↓
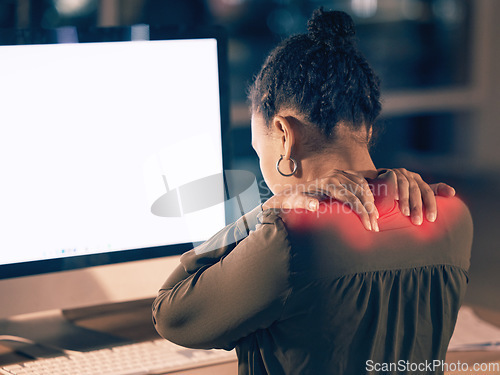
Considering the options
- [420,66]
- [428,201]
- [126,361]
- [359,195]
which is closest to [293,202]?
[359,195]

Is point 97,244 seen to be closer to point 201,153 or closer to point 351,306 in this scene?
point 201,153

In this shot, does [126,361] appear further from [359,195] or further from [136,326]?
[359,195]

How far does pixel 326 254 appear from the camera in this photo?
562 mm

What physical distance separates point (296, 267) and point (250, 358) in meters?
0.17

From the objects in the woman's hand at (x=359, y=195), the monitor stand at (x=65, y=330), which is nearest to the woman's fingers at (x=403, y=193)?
the woman's hand at (x=359, y=195)

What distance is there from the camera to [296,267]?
0.55m

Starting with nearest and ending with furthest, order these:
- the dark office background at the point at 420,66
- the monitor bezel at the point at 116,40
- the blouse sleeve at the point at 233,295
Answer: the blouse sleeve at the point at 233,295, the monitor bezel at the point at 116,40, the dark office background at the point at 420,66

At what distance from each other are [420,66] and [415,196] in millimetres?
1898

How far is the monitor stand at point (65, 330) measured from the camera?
0.85m

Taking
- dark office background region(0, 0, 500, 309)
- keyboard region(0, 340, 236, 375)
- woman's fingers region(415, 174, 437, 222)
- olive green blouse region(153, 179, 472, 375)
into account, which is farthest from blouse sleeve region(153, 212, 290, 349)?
dark office background region(0, 0, 500, 309)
↑
_WHAT YOU NEED TO DO_
Copy all of the records above line for line, without altering any wording, numbers or punctuation. Omit the pictures from your copy.

_ANSWER TO THIS EXERCISE_
Considering the options
- [420,66]
- [428,201]
- [126,361]
- [359,195]
which is closest to [293,202]?
[359,195]

Is point 97,244 seen to be closer to point 201,153 or closer to point 351,306 in this scene?
point 201,153

In this shot, does [126,361] appear further from [359,195] or further from [136,326]?
[359,195]

How far does pixel 326 254 appear from the camera in this photo?
562 mm

What physical distance separates point (296, 267) and point (250, 358) in meters?
0.17

From the objects in the woman's hand at (x=359, y=195), the monitor stand at (x=65, y=330), which is nearest to the woman's fingers at (x=403, y=193)?
the woman's hand at (x=359, y=195)

What distance is there from the camera to [296,267]?
0.55m

Starting with nearest and ending with furthest, order these:
- the dark office background at the point at 420,66
- the monitor bezel at the point at 116,40
- the blouse sleeve at the point at 233,295
Answer: the blouse sleeve at the point at 233,295, the monitor bezel at the point at 116,40, the dark office background at the point at 420,66

At what distance from each other are [420,66] and [415,196] in millimetres?
1898

How far is the monitor stand at point (65, 330) measured from the camera?
0.85m

Taking
- dark office background region(0, 0, 500, 309)
- keyboard region(0, 340, 236, 375)
- woman's fingers region(415, 174, 437, 222)
- olive green blouse region(153, 179, 472, 375)
into account, which is farthest from blouse sleeve region(153, 212, 290, 349)?
dark office background region(0, 0, 500, 309)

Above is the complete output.